Monday, January 29, 2007

Ten-Year-Olds and Fast-Moving Cents

There’s hope for the youth of America yet. I was at the Community Recreation Center pool recently, in the men’s locker room, when I overheard a conversation between a couple of boys, maybe 10 years old. The first thing I overheard was one of the lads passing along that time-honored chestnut about pennies dropped from the Empire State Building.


He was excitedly telling the other boy about such a penny’s lethal properties. As much as I understand these things, it ain’t so, wind resistance and a penny’s trifling mass considered. Still, I heard the very same notion at about the same age, probably at the lunch table at Woodridge Elementary, where much grade-school lore was traded. Good to know that word-of-mouth lore, true, false or otherwise, is still with us. No doubt people thought the telephone, and then radio and TV, and now the Internet, would make such a thing obsolete. Not at all.

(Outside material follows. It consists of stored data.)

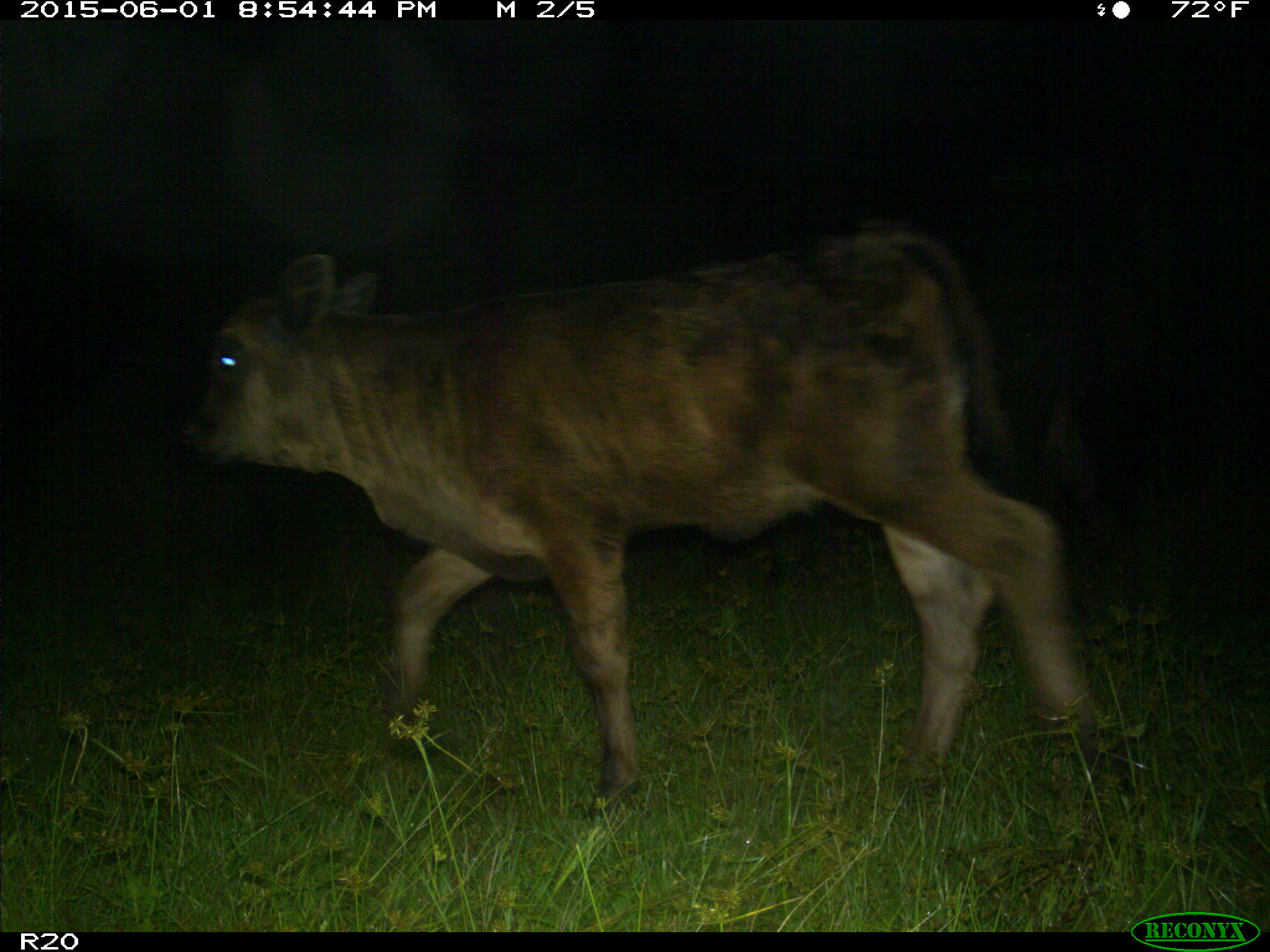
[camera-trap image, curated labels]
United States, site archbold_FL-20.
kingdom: Animalia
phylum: Chordata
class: Mammalia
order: Artiodactyla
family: Bovidae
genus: Bos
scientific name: Bos taurus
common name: domestic cow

Like many conversations, juvenile or more grown up, the topic shifted quickly, and before long they were talking about the Titanic, the movie. Or rather, movies, because they spent some time determining whether a really cool scene -- in which “a guy fell off the back of the ship onto a propeller-thingee” (Ow, said the other boy) – was in the new movie or the “old-timey” one. They couldn’t quite decide, but no matter. It’s good to know that the big-damn-deal-big-budget sinking ship movie hasn’t completely eclipsed the older, and in some ways, superior version.